AIM OF THE TASK → Omit any picture, and return the remaining data exactly as written.

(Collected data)
● ● ● ● ● ● ●

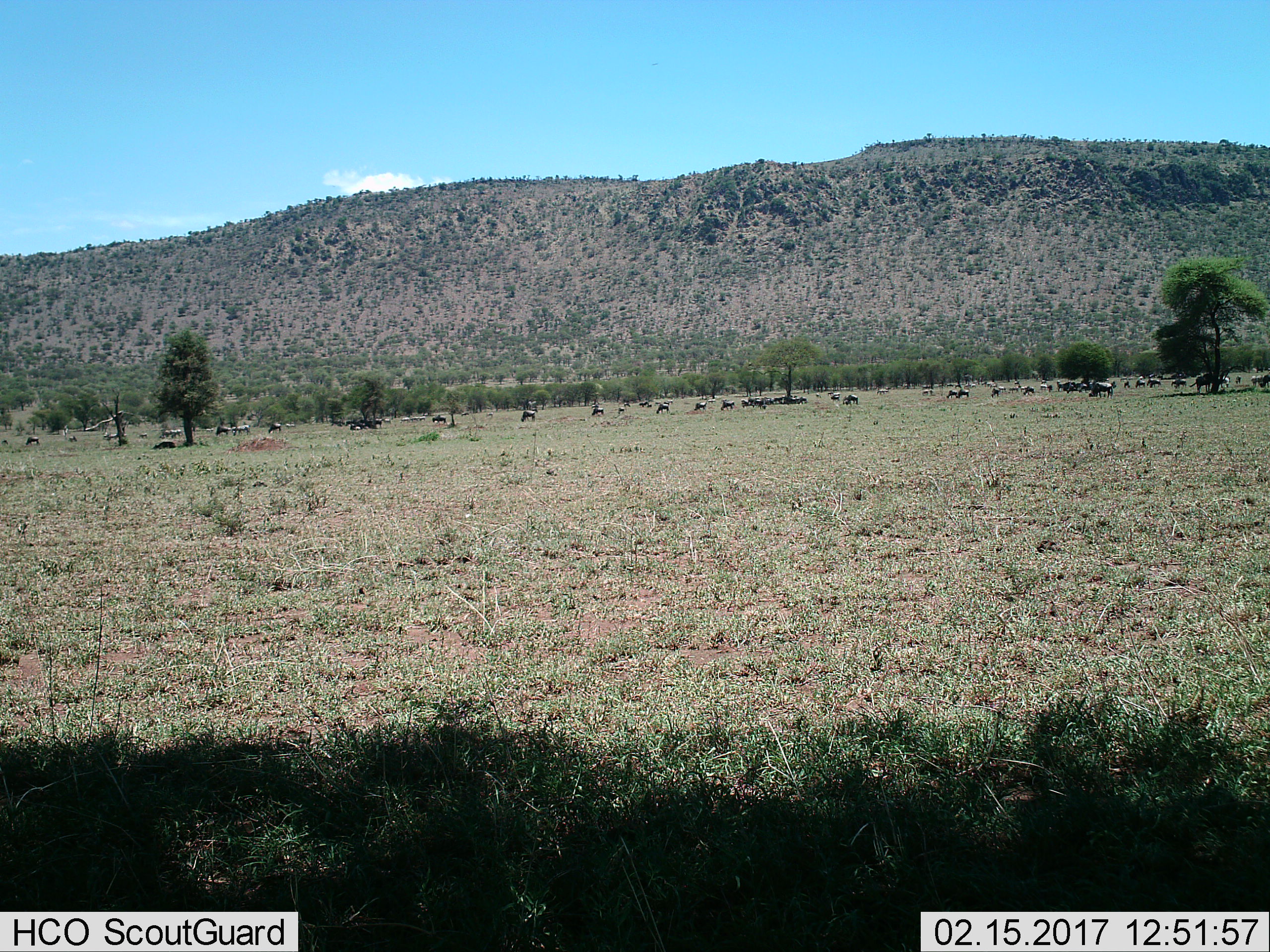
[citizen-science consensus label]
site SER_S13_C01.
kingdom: Animalia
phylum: Chordata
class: Mammalia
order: Artiodactyla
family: Bovidae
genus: Connochaetes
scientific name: Connochaetes taurinus taurinus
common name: blue wildebeest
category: wildebeestblue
Wildebeestblue (blue wildebeest) (Connochaetes taurinus taurinus), count 11-50. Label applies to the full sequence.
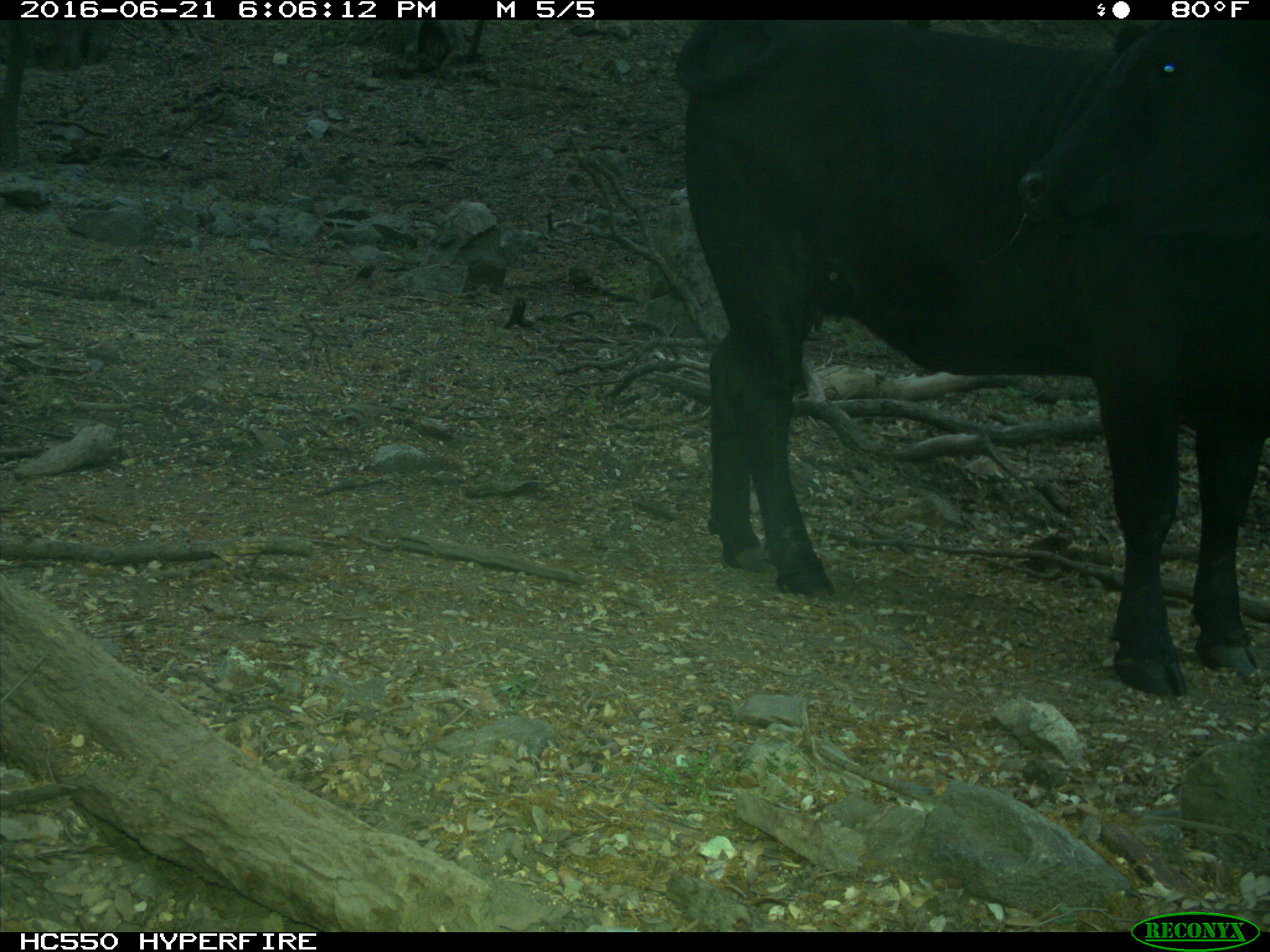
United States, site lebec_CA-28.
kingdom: Animalia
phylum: Chordata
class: Mammalia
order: Artiodactyla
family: Bovidae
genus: Bos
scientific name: Bos taurus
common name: domestic cow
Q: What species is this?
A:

● ● ● ● ● ● ●

EXERCISE OUTPUT →
[citizen-science consensus label]
site SER_S13_C01.
kingdom: Animalia
phylum: Chordata
class: Mammalia
order: Artiodactyla
family: Bovidae
genus: Connochaetes
scientific name: Connochaetes taurinus taurinus
common name: blue wildebeest
category: wildebeestblue
Wildebeestblue (blue wildebeest) (Connochaetes taurinus taurinus), count 11-50. Label applies to the full sequence.
United States, site lebec_CA-28.
kingdom: Animalia
phylum: Chordata
class: Mammalia
order: Artiodactyla
family: Bovidae
genus: Bos
scientific name: Bos taurus
common name: domestic cow
Q: What species is this?
A:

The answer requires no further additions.